* [STATED TASK]: Reproduce the listing below line for line, with no changes.

━━ TASK INPUT

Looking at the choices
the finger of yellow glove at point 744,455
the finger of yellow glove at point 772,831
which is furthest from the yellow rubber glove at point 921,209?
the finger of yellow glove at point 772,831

━━━━

* [RESULT OF THE EXERCISE]:
Looking at the choices
the finger of yellow glove at point 744,455
the finger of yellow glove at point 772,831
which is furthest from the yellow rubber glove at point 921,209?
the finger of yellow glove at point 772,831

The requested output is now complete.